De même que la ville

De même que la ville, façades rouges tachées de suie qui se répètent rétrécies par la perspective, comme un coffre chinois en contenant un autre plus petit, et celui-ci un autre, et celui-ci un autre, de même les êtres qui l’habitent : monotonie, vulgarité repoussante partout. Comment remplir les heures de cette existence sans fond ? Divinité à deux faces, utilitarisme, puritanisme, c’est à elle que de tels gens peuvent rendre culte, pour eux tout ce qui ne procure pas un profit tangible est un péché. L’imagination leur est aussi étrangère que l’eau pour le désert, ils sont incapables de tout acte superflu, généreux, libre, raison première de l’existence.

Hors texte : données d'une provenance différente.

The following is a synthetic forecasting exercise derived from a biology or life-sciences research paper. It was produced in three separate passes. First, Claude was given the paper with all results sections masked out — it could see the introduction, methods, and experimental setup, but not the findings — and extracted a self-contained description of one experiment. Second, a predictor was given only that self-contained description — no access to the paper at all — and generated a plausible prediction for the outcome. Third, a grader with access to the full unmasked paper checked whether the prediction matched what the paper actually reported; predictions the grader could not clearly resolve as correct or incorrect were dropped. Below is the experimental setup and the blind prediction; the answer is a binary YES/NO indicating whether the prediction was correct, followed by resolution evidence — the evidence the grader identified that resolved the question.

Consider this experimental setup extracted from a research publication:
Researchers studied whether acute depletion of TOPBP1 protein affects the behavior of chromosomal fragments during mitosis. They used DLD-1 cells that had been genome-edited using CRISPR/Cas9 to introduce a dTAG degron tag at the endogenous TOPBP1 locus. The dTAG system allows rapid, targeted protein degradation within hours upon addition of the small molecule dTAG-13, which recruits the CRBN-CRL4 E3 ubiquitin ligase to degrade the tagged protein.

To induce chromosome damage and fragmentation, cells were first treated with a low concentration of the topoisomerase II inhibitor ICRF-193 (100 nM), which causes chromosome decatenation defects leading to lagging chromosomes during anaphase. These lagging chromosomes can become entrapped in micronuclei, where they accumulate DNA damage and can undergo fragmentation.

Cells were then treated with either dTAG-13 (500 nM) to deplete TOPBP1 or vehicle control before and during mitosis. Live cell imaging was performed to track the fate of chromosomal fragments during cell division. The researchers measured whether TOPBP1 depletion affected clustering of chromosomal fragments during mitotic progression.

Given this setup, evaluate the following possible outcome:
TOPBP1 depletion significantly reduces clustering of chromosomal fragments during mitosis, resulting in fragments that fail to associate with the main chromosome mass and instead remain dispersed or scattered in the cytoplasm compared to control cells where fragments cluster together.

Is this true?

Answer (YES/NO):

Et là-bas, au fond de ton être, où vivent des instincts cruels, tu trouves que tu ne saurais condamner ce rêve : la destruction de cette accumulation de niches administratives.

Luis Cernuda, Ocnos

Un tour en ville

Je suis sorti faire. Bon Dieu, voilà que je remettais ça, traîner la savate dans les rues. Je regardais les gueules autour de moi, et je savais que la mienne était pareille. Des tronches vidées de leur sang, des mines pincées, soucieuses, paumées. Des tronches comme des fleurs arrachées de leurs racines et fourrées dans un joli vase ; les couleurs ne duraient pas bien longtemps. Fallait vraiment que je quitte cette ville.